◆ WHAT IS BEING ASKED
Rewrite all of the entries below with "white eyebrow stripe" changed to "pale brow stripe" and everything else left as it stands, leaving the pictures out of your answer.

[Stored data]
════════════════

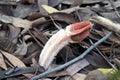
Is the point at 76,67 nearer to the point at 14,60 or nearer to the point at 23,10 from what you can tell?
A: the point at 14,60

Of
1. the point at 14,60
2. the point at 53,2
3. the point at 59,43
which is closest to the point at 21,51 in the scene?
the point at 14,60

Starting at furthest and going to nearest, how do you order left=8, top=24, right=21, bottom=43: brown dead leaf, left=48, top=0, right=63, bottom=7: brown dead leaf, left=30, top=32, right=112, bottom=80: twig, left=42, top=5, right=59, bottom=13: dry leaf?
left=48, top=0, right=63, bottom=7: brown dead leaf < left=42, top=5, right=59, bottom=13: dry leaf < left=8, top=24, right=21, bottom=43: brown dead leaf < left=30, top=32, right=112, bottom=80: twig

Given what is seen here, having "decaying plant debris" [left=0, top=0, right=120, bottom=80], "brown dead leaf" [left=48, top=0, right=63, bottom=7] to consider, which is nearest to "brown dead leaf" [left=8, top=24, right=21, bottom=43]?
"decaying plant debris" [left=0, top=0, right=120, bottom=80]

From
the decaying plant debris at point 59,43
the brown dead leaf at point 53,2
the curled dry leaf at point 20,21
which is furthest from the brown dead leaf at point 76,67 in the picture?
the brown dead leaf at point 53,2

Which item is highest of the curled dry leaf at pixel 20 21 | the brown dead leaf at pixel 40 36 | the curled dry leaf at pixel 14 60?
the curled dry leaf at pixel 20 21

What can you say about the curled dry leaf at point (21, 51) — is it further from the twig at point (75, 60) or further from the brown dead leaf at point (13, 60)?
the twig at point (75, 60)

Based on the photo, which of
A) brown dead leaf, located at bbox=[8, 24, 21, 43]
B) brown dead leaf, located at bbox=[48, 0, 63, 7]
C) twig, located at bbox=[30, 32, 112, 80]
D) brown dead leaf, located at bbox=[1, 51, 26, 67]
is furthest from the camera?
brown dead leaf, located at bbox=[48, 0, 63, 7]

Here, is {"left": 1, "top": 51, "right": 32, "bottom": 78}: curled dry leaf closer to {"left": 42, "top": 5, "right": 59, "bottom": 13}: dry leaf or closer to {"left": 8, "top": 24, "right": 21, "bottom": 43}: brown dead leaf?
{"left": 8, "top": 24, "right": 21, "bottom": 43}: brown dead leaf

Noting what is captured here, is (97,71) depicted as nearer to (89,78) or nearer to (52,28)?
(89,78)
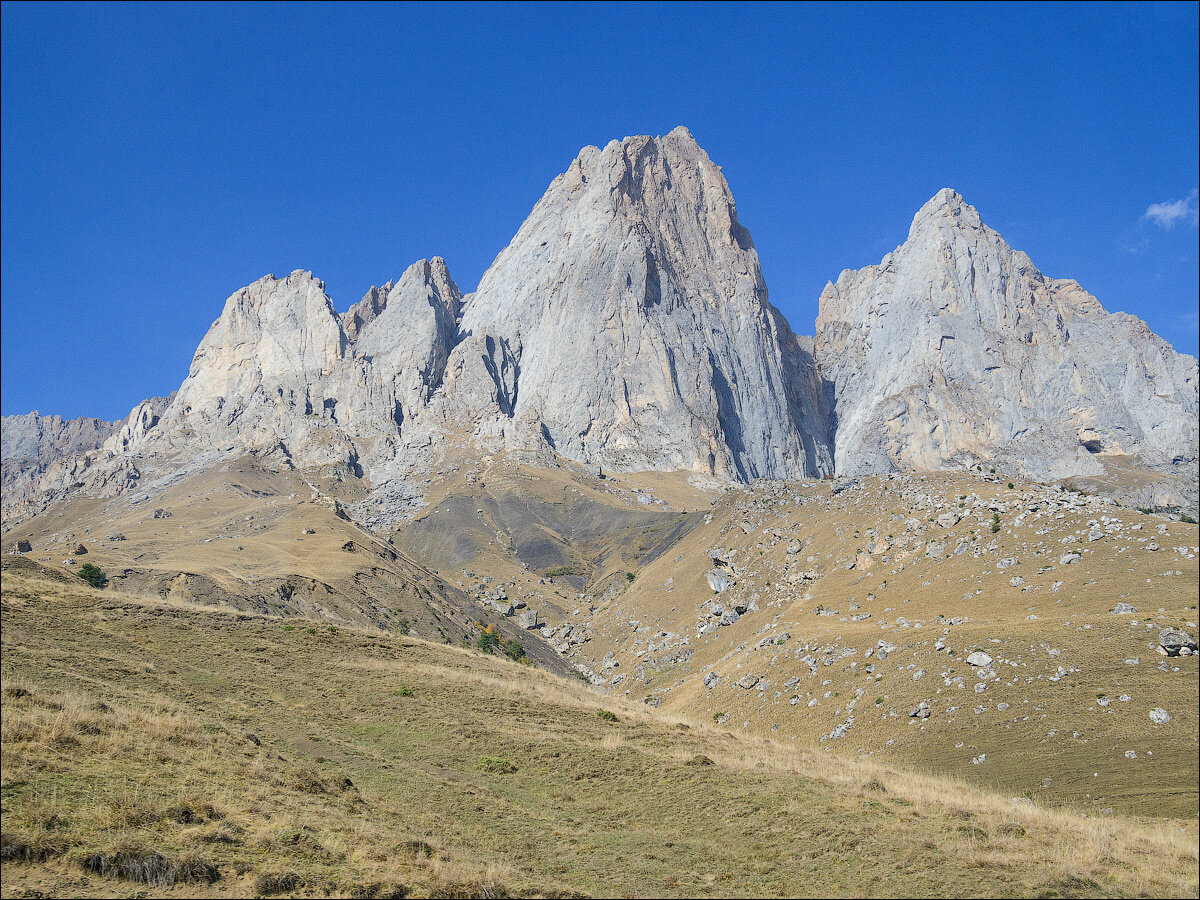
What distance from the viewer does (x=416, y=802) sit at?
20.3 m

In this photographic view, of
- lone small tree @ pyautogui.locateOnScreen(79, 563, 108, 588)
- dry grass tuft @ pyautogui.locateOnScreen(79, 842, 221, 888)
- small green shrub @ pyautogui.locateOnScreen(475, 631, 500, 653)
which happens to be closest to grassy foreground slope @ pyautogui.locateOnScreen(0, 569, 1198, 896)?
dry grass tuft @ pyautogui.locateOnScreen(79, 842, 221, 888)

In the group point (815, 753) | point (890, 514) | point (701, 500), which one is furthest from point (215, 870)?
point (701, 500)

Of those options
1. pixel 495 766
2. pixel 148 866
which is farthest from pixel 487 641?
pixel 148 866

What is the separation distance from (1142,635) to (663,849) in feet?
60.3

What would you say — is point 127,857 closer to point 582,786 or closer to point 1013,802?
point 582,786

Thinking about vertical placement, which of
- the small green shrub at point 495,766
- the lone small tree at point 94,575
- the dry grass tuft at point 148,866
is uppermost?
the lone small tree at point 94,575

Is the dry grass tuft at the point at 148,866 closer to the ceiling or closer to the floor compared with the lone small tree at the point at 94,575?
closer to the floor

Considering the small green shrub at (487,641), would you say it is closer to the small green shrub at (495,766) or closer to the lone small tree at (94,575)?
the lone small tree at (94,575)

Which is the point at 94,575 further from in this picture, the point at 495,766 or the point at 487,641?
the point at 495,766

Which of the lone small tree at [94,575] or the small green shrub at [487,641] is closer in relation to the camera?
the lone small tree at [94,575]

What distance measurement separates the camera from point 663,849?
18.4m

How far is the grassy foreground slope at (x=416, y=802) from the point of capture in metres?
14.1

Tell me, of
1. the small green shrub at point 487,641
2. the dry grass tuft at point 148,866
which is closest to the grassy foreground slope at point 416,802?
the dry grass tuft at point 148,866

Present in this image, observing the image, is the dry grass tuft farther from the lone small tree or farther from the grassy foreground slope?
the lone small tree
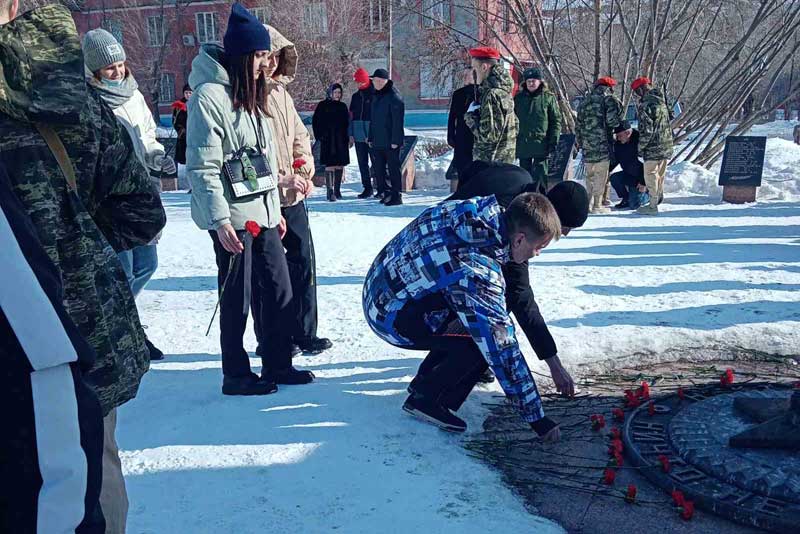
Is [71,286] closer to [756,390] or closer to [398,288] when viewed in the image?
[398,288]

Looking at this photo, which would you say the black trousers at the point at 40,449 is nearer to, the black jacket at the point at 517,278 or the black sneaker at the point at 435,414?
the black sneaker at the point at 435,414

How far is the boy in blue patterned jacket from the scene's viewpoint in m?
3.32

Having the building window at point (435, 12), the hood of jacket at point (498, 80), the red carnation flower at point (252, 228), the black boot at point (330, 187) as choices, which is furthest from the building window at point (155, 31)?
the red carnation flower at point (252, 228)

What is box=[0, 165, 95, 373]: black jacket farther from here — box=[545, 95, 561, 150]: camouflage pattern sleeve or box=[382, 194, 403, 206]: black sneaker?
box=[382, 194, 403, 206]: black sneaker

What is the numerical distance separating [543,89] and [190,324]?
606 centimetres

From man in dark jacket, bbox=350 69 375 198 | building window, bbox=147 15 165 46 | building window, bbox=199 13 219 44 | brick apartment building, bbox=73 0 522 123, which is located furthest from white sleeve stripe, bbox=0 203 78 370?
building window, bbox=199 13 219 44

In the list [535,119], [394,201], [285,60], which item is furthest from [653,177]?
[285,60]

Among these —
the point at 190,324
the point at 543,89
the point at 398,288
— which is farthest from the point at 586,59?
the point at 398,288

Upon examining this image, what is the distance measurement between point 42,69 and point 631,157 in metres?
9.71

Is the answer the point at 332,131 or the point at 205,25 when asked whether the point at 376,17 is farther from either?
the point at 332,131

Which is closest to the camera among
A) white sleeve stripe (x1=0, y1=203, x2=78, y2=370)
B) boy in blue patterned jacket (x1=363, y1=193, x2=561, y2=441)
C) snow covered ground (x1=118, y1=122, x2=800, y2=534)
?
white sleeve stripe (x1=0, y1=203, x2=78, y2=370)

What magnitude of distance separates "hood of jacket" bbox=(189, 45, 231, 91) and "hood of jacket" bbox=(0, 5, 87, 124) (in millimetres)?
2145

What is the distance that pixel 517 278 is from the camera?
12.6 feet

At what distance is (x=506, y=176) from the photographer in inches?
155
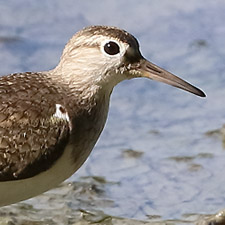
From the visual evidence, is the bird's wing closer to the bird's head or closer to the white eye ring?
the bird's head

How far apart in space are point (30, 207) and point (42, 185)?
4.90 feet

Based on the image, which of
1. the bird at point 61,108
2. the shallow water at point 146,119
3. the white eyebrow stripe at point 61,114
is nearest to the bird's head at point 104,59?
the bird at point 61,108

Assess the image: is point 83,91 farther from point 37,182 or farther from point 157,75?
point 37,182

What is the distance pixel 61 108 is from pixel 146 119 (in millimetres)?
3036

════════════════

◆ CORRECT RESULT
Is the point at 76,67 nearer to the point at 14,60 or nearer to the point at 23,10 from what you can tell?
A: the point at 14,60

Of
1. the point at 14,60
2. the point at 53,2
3. the point at 59,43
which is closest to the point at 21,51 in the scene?
the point at 14,60

Starting at furthest and going to nearest, how do you order left=8, top=24, right=21, bottom=43: brown dead leaf, left=48, top=0, right=63, bottom=7: brown dead leaf, left=30, top=32, right=112, bottom=80: twig, left=42, top=5, right=59, bottom=13: dry leaf?
left=48, top=0, right=63, bottom=7: brown dead leaf < left=42, top=5, right=59, bottom=13: dry leaf < left=8, top=24, right=21, bottom=43: brown dead leaf < left=30, top=32, right=112, bottom=80: twig

Given what is seen here, having "decaying plant debris" [left=0, top=0, right=120, bottom=80], "brown dead leaf" [left=48, top=0, right=63, bottom=7] to consider, which is nearest to "brown dead leaf" [left=8, top=24, right=21, bottom=43]?
"decaying plant debris" [left=0, top=0, right=120, bottom=80]

From
the decaying plant debris at point 59,43
the brown dead leaf at point 53,2
the curled dry leaf at point 20,21
which is furthest from the brown dead leaf at point 76,67 in the picture?
the brown dead leaf at point 53,2

Which item is highest of the curled dry leaf at pixel 20 21 | the brown dead leaf at pixel 40 36 | the curled dry leaf at pixel 14 60?
the curled dry leaf at pixel 20 21

What can you say about the curled dry leaf at point (21, 51) — is it further from the twig at point (75, 60) or further from the brown dead leaf at point (13, 60)?
the twig at point (75, 60)

Based on the photo, which of
A) brown dead leaf, located at bbox=[8, 24, 21, 43]
B) brown dead leaf, located at bbox=[48, 0, 63, 7]
C) twig, located at bbox=[30, 32, 112, 80]
D) brown dead leaf, located at bbox=[1, 51, 26, 67]
is furthest from the camera?
brown dead leaf, located at bbox=[48, 0, 63, 7]

Here, is {"left": 1, "top": 51, "right": 32, "bottom": 78}: curled dry leaf closer to {"left": 42, "top": 5, "right": 59, "bottom": 13}: dry leaf or closer to {"left": 8, "top": 24, "right": 21, "bottom": 43}: brown dead leaf?
{"left": 8, "top": 24, "right": 21, "bottom": 43}: brown dead leaf

Noting what is captured here, is (97,71) depicted as nearer to (89,78) or nearer to (52,28)?
(89,78)
What distance from the viewer does (x=416, y=802) sit at?
20.3 m

In this photographic view, of
- lone small tree @ pyautogui.locateOnScreen(79, 563, 108, 588)
- dry grass tuft @ pyautogui.locateOnScreen(79, 842, 221, 888)
- small green shrub @ pyautogui.locateOnScreen(475, 631, 500, 653)
which happens to be closest to grassy foreground slope @ pyautogui.locateOnScreen(0, 569, 1198, 896)?
dry grass tuft @ pyautogui.locateOnScreen(79, 842, 221, 888)

In the group point (815, 753) | point (890, 514) | point (701, 500), which one is furthest from point (215, 870)?
point (701, 500)

Of those options
1. pixel 495 766
2. pixel 148 866
which is farthest from pixel 487 641?
pixel 148 866

What is the separation distance from (1142,635) to (663,849) in feet?
60.3

What would you say — is point 127,857 closer to point 582,786 or closer to point 1013,802?
point 582,786

Thinking about vertical placement, which of
- the small green shrub at point 495,766
- the lone small tree at point 94,575
- the dry grass tuft at point 148,866
is uppermost?
the lone small tree at point 94,575

Is the dry grass tuft at the point at 148,866 closer to the ceiling or closer to the floor compared with the lone small tree at the point at 94,575?
closer to the floor

Considering the small green shrub at (487,641), would you say it is closer to the small green shrub at (495,766) or closer to the lone small tree at (94,575)?
the lone small tree at (94,575)

Which is the point at 94,575 further from in this picture, the point at 495,766 or the point at 487,641?
the point at 495,766

Which of the lone small tree at [94,575] or the small green shrub at [487,641] is closer in relation to the camera?
the lone small tree at [94,575]

What distance measurement separates the camera from point 663,849?
18.4m

How far is the grassy foreground slope at (x=416, y=802) from the point of capture in metres?
14.1

Tell me, of
1. the small green shrub at point 487,641
2. the dry grass tuft at point 148,866
which is closest to the grassy foreground slope at point 416,802?
the dry grass tuft at point 148,866

Present in this image, observing the image, is the dry grass tuft farther from the lone small tree or farther from the grassy foreground slope?
the lone small tree
Is [71,286] closer to [756,390] or closer to [398,288] when viewed in the image?
[398,288]

Looking at this photo, which would you say the black trousers at the point at 40,449 is nearer to, the black jacket at the point at 517,278 or the black sneaker at the point at 435,414?
the black sneaker at the point at 435,414

How far is the boy in blue patterned jacket from the scene's viewpoint in m?
3.32

Having the building window at point (435, 12), the hood of jacket at point (498, 80), the red carnation flower at point (252, 228), the black boot at point (330, 187) as choices, which is furthest from the building window at point (155, 31)?
the red carnation flower at point (252, 228)

What is box=[0, 165, 95, 373]: black jacket farther from here — box=[545, 95, 561, 150]: camouflage pattern sleeve or box=[382, 194, 403, 206]: black sneaker?
box=[382, 194, 403, 206]: black sneaker

What is the numerical distance separating [543,89] and [190,324]?
606 centimetres

From man in dark jacket, bbox=350 69 375 198 | building window, bbox=147 15 165 46 | building window, bbox=199 13 219 44 | brick apartment building, bbox=73 0 522 123, which is located furthest from white sleeve stripe, bbox=0 203 78 370?
building window, bbox=199 13 219 44

In the list [535,119], [394,201], [285,60], which item is furthest from [653,177]?
[285,60]

Among these —
the point at 190,324
the point at 543,89
the point at 398,288
— which is farthest from the point at 586,59?
the point at 398,288

Upon examining this image, what is the distance measurement between point 42,69 and point 631,157 in metres?
9.71

Is the answer the point at 332,131 or the point at 205,25 when asked whether the point at 376,17 is farther from either?
the point at 332,131

Which is closest to the camera among
A) white sleeve stripe (x1=0, y1=203, x2=78, y2=370)
B) boy in blue patterned jacket (x1=363, y1=193, x2=561, y2=441)
C) snow covered ground (x1=118, y1=122, x2=800, y2=534)
?
white sleeve stripe (x1=0, y1=203, x2=78, y2=370)

What magnitude of distance separates "hood of jacket" bbox=(189, 45, 231, 91) and "hood of jacket" bbox=(0, 5, 87, 124) (in millimetres)?
2145

What is the distance that pixel 517 278 is from the camera?
12.6 feet

At what distance is (x=506, y=176) from the photographer in inches?
155
From the visual evidence, is the bird's wing closer to the bird's head or closer to the white eye ring?
the bird's head

How far apart in space are point (30, 207) and point (42, 185)?
4.90 feet

Based on the image, which of
1. the bird at point 61,108
2. the shallow water at point 146,119
3. the pale brow stripe at point 61,114
is nearest to the bird's head at point 104,59?
the bird at point 61,108

Assess the image: is point 83,91 farther from point 37,182 or farther from point 157,75?
point 37,182

What is the distance pixel 61 108 is from pixel 146 119 (in millimetres)?
3036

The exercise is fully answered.